December 15, 2025 | Lynda St-Arneault |

When the personas disappear: a Christmas story at PIKTO

In the glass-walled offices of PIKTO, a B2B SaaS company on Montreal’s South Shore specializing in customer understanding and complex journeys, Christmas Eve was bathed in a cozy atmosphere. The decorations were still sparkling, cups of hot chocolate were cooling on the collaboration tables, and the team had just left the premises.

Maya, chief strategist, was finishing up one last document. Outside, snow was falling silently. Everything seemed calm. Then she looked up.

The mural where the personas usually appeared was empty. No more silhouettes. No more text. And no more traces. Maya tapped her fingertips on the interactive screen. No effect.

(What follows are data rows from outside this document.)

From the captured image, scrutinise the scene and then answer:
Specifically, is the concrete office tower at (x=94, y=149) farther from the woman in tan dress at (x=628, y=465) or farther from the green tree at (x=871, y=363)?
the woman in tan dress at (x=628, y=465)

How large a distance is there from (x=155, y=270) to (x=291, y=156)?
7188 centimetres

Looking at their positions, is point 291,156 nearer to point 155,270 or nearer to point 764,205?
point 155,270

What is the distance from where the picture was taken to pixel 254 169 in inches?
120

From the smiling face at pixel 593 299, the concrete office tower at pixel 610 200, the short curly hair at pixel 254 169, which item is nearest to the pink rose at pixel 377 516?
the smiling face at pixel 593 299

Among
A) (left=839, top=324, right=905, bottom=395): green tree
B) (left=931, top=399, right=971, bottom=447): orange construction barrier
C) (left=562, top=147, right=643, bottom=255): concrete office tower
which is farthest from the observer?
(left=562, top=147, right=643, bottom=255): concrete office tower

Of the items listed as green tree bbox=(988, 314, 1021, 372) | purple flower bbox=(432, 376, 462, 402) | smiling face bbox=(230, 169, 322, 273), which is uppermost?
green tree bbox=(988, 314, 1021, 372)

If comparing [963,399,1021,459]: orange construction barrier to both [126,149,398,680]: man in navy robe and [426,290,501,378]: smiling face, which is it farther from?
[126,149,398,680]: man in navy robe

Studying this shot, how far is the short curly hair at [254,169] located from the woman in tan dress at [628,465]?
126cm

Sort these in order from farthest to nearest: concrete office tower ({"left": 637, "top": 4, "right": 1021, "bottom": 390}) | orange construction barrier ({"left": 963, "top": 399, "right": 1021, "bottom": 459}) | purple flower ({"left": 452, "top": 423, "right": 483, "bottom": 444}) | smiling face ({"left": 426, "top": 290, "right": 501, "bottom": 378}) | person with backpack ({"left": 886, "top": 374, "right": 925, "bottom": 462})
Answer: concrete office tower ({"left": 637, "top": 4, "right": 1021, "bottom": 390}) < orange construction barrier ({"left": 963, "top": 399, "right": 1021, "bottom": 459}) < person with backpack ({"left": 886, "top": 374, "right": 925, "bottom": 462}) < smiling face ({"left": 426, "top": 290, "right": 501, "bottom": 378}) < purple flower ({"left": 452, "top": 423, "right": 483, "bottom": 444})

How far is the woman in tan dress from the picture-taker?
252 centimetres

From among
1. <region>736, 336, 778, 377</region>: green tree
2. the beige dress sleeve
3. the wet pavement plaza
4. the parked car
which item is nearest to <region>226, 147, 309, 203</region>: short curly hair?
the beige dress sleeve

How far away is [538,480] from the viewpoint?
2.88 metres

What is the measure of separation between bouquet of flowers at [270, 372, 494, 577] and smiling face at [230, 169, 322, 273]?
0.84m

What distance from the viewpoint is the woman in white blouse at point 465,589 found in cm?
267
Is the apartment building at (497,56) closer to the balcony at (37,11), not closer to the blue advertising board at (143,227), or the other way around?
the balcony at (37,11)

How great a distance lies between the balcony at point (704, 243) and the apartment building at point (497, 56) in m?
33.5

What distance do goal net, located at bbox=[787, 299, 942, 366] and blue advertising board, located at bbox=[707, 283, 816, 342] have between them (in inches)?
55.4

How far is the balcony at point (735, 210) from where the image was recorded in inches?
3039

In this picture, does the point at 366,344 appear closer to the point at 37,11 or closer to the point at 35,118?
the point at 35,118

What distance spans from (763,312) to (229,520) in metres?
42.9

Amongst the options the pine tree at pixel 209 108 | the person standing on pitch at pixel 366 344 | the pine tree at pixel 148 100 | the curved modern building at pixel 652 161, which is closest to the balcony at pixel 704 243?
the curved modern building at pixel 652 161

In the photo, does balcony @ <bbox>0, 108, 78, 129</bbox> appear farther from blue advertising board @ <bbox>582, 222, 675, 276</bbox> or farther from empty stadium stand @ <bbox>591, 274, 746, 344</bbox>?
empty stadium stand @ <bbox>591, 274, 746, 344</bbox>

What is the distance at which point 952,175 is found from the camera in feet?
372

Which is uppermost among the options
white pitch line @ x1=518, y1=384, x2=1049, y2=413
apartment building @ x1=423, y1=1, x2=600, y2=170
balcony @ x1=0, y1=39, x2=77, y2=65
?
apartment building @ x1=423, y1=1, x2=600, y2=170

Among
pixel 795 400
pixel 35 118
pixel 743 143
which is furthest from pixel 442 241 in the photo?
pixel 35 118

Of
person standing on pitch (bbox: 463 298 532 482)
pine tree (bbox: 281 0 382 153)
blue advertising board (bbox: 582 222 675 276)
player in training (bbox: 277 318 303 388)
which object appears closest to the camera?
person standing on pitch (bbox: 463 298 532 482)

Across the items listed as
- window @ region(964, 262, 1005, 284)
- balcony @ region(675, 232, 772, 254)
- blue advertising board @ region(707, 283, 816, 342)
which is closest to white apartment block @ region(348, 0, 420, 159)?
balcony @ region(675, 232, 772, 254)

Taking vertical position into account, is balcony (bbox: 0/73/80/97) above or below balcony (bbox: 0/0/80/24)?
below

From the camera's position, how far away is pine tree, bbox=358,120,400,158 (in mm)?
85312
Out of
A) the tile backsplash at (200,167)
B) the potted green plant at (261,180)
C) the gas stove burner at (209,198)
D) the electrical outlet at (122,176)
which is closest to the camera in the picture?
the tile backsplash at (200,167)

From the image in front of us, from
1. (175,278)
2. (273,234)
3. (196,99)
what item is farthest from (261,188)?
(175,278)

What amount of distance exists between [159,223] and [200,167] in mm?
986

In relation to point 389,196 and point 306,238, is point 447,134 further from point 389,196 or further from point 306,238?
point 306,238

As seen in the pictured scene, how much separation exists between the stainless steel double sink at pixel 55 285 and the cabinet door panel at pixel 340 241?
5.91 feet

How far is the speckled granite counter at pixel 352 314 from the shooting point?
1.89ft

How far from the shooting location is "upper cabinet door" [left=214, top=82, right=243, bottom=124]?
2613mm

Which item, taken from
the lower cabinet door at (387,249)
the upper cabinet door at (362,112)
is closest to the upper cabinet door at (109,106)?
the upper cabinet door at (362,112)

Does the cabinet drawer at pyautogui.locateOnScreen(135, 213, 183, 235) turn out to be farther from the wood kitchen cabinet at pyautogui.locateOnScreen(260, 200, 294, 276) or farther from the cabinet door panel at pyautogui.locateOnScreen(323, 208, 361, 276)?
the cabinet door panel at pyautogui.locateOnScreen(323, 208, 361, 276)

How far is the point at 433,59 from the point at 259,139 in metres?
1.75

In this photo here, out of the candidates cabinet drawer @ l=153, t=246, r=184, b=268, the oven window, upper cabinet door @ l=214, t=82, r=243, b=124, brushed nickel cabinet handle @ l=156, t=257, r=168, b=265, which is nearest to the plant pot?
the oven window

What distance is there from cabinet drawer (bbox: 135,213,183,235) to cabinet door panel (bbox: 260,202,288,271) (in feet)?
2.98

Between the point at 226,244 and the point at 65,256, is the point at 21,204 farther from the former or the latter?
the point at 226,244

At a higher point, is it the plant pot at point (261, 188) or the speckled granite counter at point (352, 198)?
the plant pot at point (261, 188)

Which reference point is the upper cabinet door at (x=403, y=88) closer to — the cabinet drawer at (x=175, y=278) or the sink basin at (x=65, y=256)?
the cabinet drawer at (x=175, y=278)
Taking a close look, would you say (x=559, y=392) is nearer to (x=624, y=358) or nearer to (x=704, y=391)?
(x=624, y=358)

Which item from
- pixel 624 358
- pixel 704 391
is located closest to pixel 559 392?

The light in the hallway flickered for a second. A string of lights shivered. The office seemed to hold its breath. A calm voice rose behind her.

“You’ve finally noticed we’re gone.”

Maya spun around. A figure looked human… but not quite.
In the dim light of the office, Maya noticed something strange:
a soft vibration beneath the skin of this… thing, like a thread of code that was still breathing.
It was neither a ghost nor a hallucination. It was something else.

A strange being, born halfway between human and artificial intelligence. Fragments of data, emotions, interviews, and algorithms recomposed into a living presence.

“I am The Decision Maker,” it said.

Maya stared at it, horrified and fascinated at the same time.
“You… you’re a persona. You can’t be real.”

He smiled softly.
“You drew us so accurately that perhaps it was time for us to become more than just profiles.”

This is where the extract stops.